**Selected excerpt**.
::::::::::
Function to fit a Generalized Estimating Equation Model

Description

Produces an object of class ‘geese’ which is a Generalized Estimating Equation fit of the data.

Usage

geese(
  formula = formula(data),
  sformula = ~1,
  id,
  waves = NULL,
  data = parent.frame(),
  subset = NULL,
  na.action = na.omit,
  contrasts = NULL,
  weights = NULL,
  zcor = NULL,
  corp = NULL,
  control = geese.control(...),
  b = NULL,
  alpha = NULL,
  gm = NULL,
  family = gaussian(),
  mean.link = NULL,
  variance = NULL,
  cor.link = "identity",
  sca.link = "identity",
  link.same = TRUE,
  scale.fix = FALSE,
  scale.value = 1,
  corstr = "independence",
  ...
)

Arguments

formula

a formula expression as for glm, of the form response ~ predictors. See the documentation of lm and formula for details. As for glm, this specifies the linear predictor for modeling the mean. A term of the form offset(expression) is allowed.
::::::::::
**Data**.

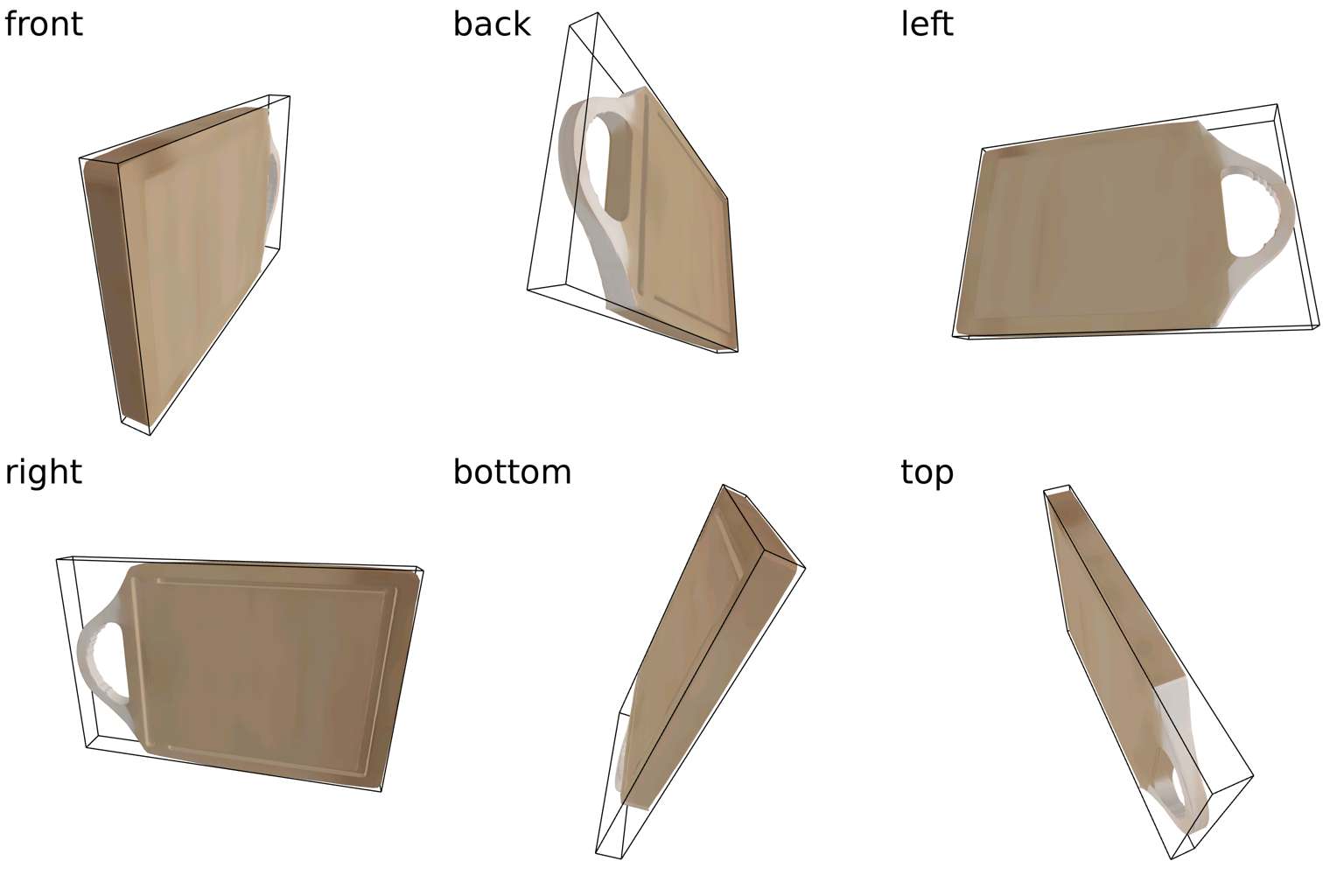 front

back

left

right

bottom

top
::::::::::
**Directions**. Pick up the reference page for the geese function after its description of the formula argument and continue it.

**Exercise response**.
sformula

a formula expression of the form ~ predictor, the response being ignored. This specifies the linear predictor for modeling the dispersion. A term of the form offset(expression) is allowed.

id

a vector which identifies the clusters. The length of ‘id’ should be the same as the number of observations. Data are assumed to be sorted so that observations on a cluster are contiguous rows for all entities in the formula.

waves

an integer vector which identifies components in clusters. The length of waves should be the same as the number of observation. components with the same waves value will have the same link functions.

data

an optional data frame in which to interpret the variables occurring in the formula, along with the id and n variables.

subset

expression saying which subset of the rows of the data should be used in the fit. This can be a logical vector (which is replicated to have length equal to the number of observations), or a numeric vector indicating which observation numbers are to be included, or a character vector of the row names to be included. All observations are included by default.

na.action

a function to filter missing data. For gee only na.omit should be used here.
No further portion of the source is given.